** Start of PROVIDED RECORDS **
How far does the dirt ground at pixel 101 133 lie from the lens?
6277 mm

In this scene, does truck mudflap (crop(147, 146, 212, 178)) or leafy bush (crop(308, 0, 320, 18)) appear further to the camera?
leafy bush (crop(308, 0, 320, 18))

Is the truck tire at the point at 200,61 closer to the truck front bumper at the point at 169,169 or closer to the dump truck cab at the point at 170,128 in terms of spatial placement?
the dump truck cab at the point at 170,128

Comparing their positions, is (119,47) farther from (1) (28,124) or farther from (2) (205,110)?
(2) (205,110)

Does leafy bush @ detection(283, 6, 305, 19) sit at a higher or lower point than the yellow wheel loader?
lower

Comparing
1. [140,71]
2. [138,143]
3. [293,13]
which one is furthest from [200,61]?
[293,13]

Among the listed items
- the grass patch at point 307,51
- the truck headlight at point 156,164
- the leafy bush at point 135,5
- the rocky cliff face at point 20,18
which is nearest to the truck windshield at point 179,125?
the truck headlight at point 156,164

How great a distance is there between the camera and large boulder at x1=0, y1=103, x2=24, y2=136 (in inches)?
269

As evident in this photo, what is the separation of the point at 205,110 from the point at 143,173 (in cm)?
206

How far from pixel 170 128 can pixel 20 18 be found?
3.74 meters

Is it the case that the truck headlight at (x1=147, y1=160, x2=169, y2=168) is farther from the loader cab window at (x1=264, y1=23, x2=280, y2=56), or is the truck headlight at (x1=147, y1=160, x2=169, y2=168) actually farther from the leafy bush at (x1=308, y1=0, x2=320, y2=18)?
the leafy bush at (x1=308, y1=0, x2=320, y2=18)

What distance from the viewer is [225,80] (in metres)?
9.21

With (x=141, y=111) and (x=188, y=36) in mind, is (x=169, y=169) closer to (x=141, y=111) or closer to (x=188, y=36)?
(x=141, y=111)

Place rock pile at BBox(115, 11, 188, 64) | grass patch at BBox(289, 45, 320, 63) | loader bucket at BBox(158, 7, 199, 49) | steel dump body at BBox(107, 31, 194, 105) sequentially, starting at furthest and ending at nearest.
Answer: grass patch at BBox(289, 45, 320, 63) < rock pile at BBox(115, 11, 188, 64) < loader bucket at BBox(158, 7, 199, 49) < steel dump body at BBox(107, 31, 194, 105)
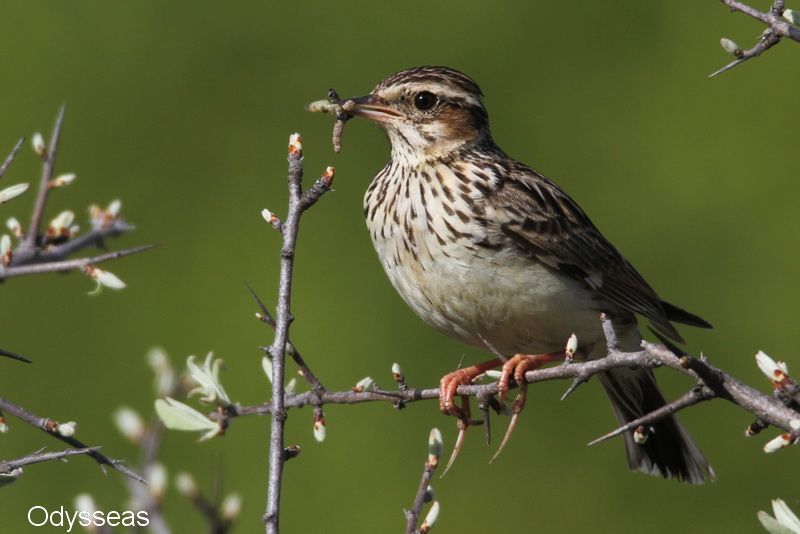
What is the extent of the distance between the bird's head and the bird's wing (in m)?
0.27

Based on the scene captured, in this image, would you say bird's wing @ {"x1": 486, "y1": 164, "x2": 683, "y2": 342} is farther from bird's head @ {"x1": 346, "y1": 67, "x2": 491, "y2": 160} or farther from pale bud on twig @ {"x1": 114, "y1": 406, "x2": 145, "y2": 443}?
pale bud on twig @ {"x1": 114, "y1": 406, "x2": 145, "y2": 443}

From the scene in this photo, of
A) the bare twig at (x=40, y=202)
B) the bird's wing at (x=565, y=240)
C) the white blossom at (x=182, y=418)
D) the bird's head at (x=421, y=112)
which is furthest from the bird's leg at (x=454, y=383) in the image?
the bare twig at (x=40, y=202)

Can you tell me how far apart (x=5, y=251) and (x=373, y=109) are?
1.85m

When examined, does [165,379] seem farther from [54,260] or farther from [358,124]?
[358,124]

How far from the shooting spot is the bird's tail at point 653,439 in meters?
4.73

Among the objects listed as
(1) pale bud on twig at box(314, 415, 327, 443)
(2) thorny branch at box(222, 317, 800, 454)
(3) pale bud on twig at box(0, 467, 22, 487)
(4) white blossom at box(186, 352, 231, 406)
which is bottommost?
(2) thorny branch at box(222, 317, 800, 454)

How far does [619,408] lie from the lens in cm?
500

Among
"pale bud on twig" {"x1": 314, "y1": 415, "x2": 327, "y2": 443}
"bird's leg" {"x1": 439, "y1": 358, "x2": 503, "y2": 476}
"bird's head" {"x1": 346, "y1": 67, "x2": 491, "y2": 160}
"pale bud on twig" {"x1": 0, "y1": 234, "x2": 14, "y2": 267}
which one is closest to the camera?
** End of PROVIDED RECORDS **
TASK STATEMENT —
Reproduce the entries word for word, everything from the line containing "Among the objects listed as" down to the end of the entries.

ANSWER TO THIS PROBLEM —
Among the objects listed as
(1) pale bud on twig at box(314, 415, 327, 443)
(2) thorny branch at box(222, 317, 800, 454)
(3) pale bud on twig at box(0, 467, 22, 487)
(4) white blossom at box(186, 352, 231, 406)
which is bottommost?
(2) thorny branch at box(222, 317, 800, 454)

How far does [619,408] lie from the lens in cm?
500

Among
"pale bud on twig" {"x1": 314, "y1": 415, "x2": 327, "y2": 443}
"bird's leg" {"x1": 439, "y1": 358, "x2": 503, "y2": 476}
"bird's head" {"x1": 346, "y1": 67, "x2": 491, "y2": 160}
"pale bud on twig" {"x1": 0, "y1": 234, "x2": 14, "y2": 267}
which one is closest to the camera?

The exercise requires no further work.